Because the Overton window has been dramatically shifting for many years. Consider that Barack Obama came into office as president proclaiming his stance that marriage was between one man and one woman. Some years later, when Obergefell v Hodges was decided, he had the White House lit up in rainbow colors. Now we have a transgender Health and Human Services secretary. DEI is pervasive throughout government at all levels.
In a piece I wrote at my own Substack earlier this year, I made the case that the window shift goes back decades. In the course of making my point, I cited some statistics that don't paint a pretty picture at all:
Some very basic aspects of American life that were taken as givens in my childhood have undergone profound changes in ensuing decades.
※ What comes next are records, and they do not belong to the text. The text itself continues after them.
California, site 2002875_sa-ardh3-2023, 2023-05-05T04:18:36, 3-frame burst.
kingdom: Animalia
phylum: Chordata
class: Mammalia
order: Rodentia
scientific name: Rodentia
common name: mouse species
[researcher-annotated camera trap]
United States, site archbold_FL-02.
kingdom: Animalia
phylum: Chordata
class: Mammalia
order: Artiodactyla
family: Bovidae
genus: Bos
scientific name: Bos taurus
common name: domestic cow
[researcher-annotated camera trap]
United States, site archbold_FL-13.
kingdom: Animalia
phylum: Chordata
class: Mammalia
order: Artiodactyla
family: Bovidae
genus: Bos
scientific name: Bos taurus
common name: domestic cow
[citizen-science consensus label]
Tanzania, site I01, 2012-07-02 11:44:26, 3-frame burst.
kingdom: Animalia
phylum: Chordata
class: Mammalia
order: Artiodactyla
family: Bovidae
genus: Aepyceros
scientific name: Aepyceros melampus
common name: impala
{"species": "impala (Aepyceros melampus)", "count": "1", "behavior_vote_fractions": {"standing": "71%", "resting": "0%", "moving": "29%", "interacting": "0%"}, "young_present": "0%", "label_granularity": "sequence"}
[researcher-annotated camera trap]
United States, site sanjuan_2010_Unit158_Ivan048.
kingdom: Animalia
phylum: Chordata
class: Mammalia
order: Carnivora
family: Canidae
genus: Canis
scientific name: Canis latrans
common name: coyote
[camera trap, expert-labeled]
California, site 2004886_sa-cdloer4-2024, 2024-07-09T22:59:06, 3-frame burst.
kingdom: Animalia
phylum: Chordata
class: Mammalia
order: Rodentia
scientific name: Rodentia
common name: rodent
The marriage rate, in steady decline for years, fell to an all-time low in 2018. As of 2019, the US had the highest number of children living in a single-parent household in the world.
Three in ten Americans are now religiously unaffiliated.
Drug-overdose deaths in the US reached another record high this year.
As we all know, the spree-killing trend, which got underway in 1966, when Charles Whitman ascended the University of Texas campus tower in Austin and shot 16 people, has made our present year a grim succession of carnage scenes of near-daily occurrence.
So I'd say Drezner's search for a ray of sunlight depends on accepting that we ease into the way things are at the expense of having a conversation about how they should be.
But, then, it might be awfully late in the day for me to hope for something like that.